Ein Kommentar für t-online mit dem Titel „Dieser Mumpitz kann nicht sein Ernst sein“ nennt es „zynisch, wenn Dieter Bohlen sich offenbar mehr darum sorgt, dass Menschen hierzulande frieren, als über die Toten in der Ukraine“. Bohlen wird auch noch die Fürsprache seitens des AfD-Bundessprecher Tino Chrupalla („Dieter Bohlen vertritt den Standpunkt der AfD“) angekreidet.

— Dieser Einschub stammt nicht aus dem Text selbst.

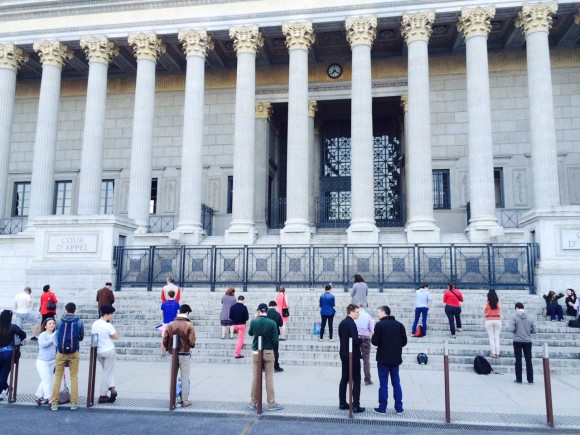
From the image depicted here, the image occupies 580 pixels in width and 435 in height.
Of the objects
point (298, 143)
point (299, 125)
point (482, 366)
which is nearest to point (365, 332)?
point (482, 366)

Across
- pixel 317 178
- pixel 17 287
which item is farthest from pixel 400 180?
pixel 17 287

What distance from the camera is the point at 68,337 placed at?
360 inches

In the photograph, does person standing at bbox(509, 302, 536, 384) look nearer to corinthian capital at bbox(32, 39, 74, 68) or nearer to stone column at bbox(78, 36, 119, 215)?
stone column at bbox(78, 36, 119, 215)

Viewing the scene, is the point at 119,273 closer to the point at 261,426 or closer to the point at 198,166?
the point at 198,166

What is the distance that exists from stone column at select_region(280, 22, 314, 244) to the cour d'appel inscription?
8.45 m

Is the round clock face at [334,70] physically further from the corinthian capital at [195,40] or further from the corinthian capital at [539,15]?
the corinthian capital at [539,15]

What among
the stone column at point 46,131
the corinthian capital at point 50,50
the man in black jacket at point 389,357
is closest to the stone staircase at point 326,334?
the man in black jacket at point 389,357

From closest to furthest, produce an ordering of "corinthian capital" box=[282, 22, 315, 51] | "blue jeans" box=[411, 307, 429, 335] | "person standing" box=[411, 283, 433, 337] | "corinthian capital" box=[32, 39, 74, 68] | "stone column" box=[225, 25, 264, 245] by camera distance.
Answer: "person standing" box=[411, 283, 433, 337] → "blue jeans" box=[411, 307, 429, 335] → "stone column" box=[225, 25, 264, 245] → "corinthian capital" box=[282, 22, 315, 51] → "corinthian capital" box=[32, 39, 74, 68]

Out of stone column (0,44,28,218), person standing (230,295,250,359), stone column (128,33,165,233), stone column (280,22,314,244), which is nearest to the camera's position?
person standing (230,295,250,359)

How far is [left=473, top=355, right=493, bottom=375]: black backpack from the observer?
12.2 metres

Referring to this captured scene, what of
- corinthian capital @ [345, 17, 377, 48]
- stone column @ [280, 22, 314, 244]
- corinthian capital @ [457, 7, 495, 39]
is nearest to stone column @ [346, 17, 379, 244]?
corinthian capital @ [345, 17, 377, 48]

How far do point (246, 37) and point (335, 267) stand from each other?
43.3 feet

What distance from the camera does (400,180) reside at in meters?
32.6

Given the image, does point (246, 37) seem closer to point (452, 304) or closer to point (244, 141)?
point (244, 141)
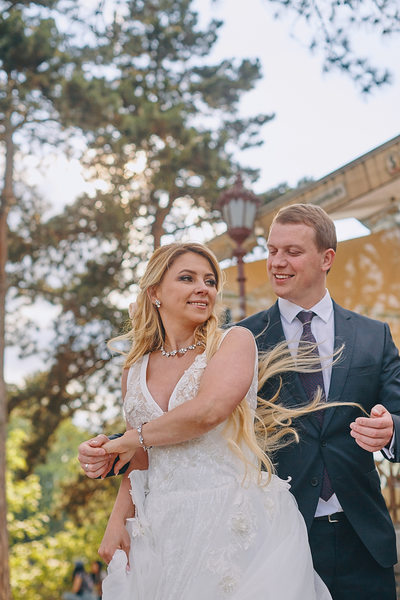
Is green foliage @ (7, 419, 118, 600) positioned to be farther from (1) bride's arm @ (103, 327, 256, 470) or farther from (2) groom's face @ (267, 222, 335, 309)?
(1) bride's arm @ (103, 327, 256, 470)

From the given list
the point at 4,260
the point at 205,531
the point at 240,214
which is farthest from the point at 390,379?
the point at 4,260

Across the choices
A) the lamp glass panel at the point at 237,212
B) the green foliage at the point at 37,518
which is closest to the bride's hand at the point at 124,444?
the lamp glass panel at the point at 237,212

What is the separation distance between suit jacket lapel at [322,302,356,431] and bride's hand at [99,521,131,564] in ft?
2.99

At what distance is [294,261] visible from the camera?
2805 millimetres

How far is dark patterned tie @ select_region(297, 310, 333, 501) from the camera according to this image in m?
2.66

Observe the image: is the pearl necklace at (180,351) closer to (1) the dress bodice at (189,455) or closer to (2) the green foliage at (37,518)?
(1) the dress bodice at (189,455)

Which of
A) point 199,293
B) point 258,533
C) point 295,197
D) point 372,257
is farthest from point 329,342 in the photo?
point 372,257

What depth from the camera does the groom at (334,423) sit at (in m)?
2.64

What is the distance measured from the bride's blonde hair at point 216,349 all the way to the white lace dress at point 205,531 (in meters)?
0.11

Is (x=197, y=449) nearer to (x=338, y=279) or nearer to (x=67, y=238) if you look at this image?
(x=338, y=279)

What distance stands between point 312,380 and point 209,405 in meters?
0.71

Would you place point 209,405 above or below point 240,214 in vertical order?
below

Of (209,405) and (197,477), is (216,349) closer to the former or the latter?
(209,405)

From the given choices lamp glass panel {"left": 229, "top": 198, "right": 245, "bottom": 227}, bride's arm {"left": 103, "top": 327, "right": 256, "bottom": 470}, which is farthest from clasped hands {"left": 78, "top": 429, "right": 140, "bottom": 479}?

„Während im Ukraine-Krieg täglich Tote zu beklagen sind, geht ein Video-Mitschnitt im Netz viral, in dem Dieter Bohlen die EU-Sanktionen kritisiert. Das ruft die AfD auf den Plan“, heißt es sehr zugespitzt beim Merkur.
Die FAZ veröffentlichte einen weitgehend neutralen Bericht zur Causa und überliefert, dass die SPD-Bundesvorsitzende Saskia Esken Bohlens Äußerungen „moralisch verkommen“ genannt hat.

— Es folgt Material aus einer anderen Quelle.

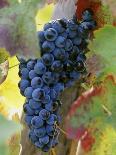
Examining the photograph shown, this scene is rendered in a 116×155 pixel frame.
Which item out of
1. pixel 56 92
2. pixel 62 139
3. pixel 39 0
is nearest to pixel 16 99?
pixel 62 139

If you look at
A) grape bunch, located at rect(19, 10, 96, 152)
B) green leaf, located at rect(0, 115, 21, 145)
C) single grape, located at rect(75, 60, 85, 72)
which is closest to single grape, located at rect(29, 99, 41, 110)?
grape bunch, located at rect(19, 10, 96, 152)

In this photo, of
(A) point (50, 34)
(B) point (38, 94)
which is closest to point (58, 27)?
(A) point (50, 34)

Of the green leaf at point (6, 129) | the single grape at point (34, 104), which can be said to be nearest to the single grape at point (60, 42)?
the single grape at point (34, 104)

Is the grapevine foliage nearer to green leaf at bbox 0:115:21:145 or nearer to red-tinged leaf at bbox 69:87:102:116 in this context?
red-tinged leaf at bbox 69:87:102:116

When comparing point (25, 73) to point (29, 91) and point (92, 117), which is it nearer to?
point (29, 91)

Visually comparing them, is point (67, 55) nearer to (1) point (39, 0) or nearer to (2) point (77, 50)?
(2) point (77, 50)

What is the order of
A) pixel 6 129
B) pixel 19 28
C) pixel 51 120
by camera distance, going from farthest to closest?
pixel 51 120
pixel 19 28
pixel 6 129

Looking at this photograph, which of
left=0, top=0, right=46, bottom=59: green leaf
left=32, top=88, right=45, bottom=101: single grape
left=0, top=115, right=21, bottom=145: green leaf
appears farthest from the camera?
left=32, top=88, right=45, bottom=101: single grape
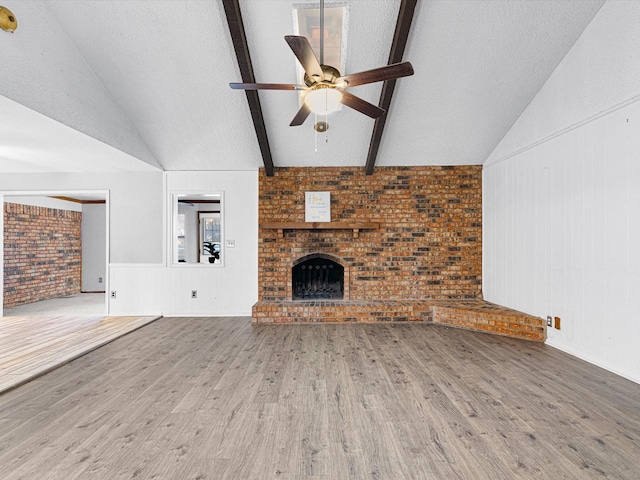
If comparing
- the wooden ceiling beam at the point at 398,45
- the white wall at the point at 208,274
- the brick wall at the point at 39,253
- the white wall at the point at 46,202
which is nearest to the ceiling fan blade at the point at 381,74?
the wooden ceiling beam at the point at 398,45

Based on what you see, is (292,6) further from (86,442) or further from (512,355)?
(512,355)

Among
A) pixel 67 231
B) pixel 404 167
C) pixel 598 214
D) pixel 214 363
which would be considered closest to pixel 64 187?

Wie RND empört berichtet, blieb Dieter Bohlen am Donnerstag auf Anfrage immer noch bei seinem Standpunkt „und nahm auch seine ablehnende Haltung gegenüber den Russland-Sanktionen nicht zurück“. Mehr noch: „Und auch Bohlens Haussender RTL bleibt in einer Stellungnahme vage – eine deutliche Distanzierung gibt es nicht.“
Ein weiterer t-online-Bericht bemüht sich immerhin, mittels eines „Faktenchecks“ die Sanktionen auf der Sachebene zu rechtfertigen, was die normale Form der politischen Auseinandersetzung bei einer solchen Debatte sein sollte.